Crônica XV - Trem para Budapeste

Trem para Budapeste

Ana Esther

Verão (europeu) de 1989... e a Mochileira Tupiniquim embarca novamente no trem com seu passe que incluía a Hungria dentre os países abrangidos pelo itinerário comprado. Bastava entrar no trem, mostrar o passe ao fiscal, acomodar-se em seu compartimento de segunda classe (ou classe turística, se o leitor preferir) e seguir viagem, fácil, fácil!

Fácil mesmo era puxar papo com os companheiros de compartimento, a maioria eram estudantes como a Mochileira e com objetivos bem semelhantes, conhecer ao máximo as belezas da Europa e sua cultura múltipla e travar novas amizades. Batendo papo então em várias línguas o tempo voava e quando ela menos esperava já estava chegando ao próximo destino, desta vez a Hungria.

A Hungria de quatro meses antes da queda do Muro de Berlin... Passada a fronteira, o trem seguiu seu caminho até a primeira estação. Quando ali parou, ninguém desceu. Subiram policiais húngaros armados para fazerem o controle dos vistos em passaportes. A operação foi um tanto demorada pois todos os passageiros deveriam mostrar seus documentos.

A Mochileira Tupiniquim, tranquila, segurava seu passaporte e o passe do trem esperando por sua vez. O soldado que a atendeu em húngaro, trocou para o alemão e depois para o russo sua fala para dizer algo à Mochileira que não compreendera nada do que ele dissera até então. Resultado, ele fez com que a Mochileira levantasse de seu assento e num inglês desesperador repetia: “Out the train! Out the train! Out the train!”
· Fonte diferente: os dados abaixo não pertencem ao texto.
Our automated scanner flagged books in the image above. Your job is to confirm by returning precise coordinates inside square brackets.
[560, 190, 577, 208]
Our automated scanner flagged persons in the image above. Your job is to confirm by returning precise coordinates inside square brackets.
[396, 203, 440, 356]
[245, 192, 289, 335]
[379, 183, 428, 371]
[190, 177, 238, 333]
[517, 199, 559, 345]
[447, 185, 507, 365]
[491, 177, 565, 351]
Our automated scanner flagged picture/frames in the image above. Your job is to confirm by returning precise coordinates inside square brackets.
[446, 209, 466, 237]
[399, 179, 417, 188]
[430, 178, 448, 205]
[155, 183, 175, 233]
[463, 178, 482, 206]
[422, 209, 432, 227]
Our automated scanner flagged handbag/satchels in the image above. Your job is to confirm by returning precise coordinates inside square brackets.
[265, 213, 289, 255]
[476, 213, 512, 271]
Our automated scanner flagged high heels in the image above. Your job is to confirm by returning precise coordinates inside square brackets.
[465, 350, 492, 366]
Apavorada a Mochileira Tupiniquim tentava explicar em inglês e em francês e em total terror, em português, sempre em vão, que ela podia entrar na Hungria com o passe de trem que comprara... Nada convencia o soldado... Só restou à Mochileira pegar sua mala, que ele já havia retirado do bagageiro, e lhe entregava e segui-lo pelo corredor para fora do trem.

Para alívio da Mochileira Tupiniquim ela não fora a única a passar por aquele susto. Um montão de gente desceu do trem também. Um rapaz com roupas de árabe apiedou-se da coitada e ofereceu-se para carregar sua mala pesada... Nisso, um americano falando um inglês bem compreensível para a ela também percebeu seu completo estado de pavor e explicou tudo. Todos que haviam descido do trem deveriam ir até à fronteira pedir o Visto de entrada... só isso, fácil, fácil!

Na estação a Mochileira Tupiniquim e o Wilbur, o americano, comentavam o ocorrido quando um motorista de táxi os convidou para dividirem a corrida com mais dois turistas que também necessitavam de visto. Uma vez na fronteira, o motorista ficou esperando até que todos tirassem fotos, pagassem as taxas, preenchessem as fichas, aguardassem a preparação dos documentos... e finalmente, obtivessem o tão almejado Visto sem maiores problemas.

Aí, todos retornaram à estação de trem com o motorista salvador da pátria, bem acostumado com as idas e vindas até a fronteira. Mais sossegada, a Mochileira Tupiniquim, que não contava com aqueles gastos extras, aceitou o convite do Wilbur para um café no bar da estação. Nada melhor do que um bom cafezinho e um bate-papo. Há confusões que vêm para bem (ou como diriam turistas mais espiritualizados: nada acontece por acaso), dessa forma puderam combinar de hospedarem-se no mesmo Albergue da Juventude na bela Budapeste!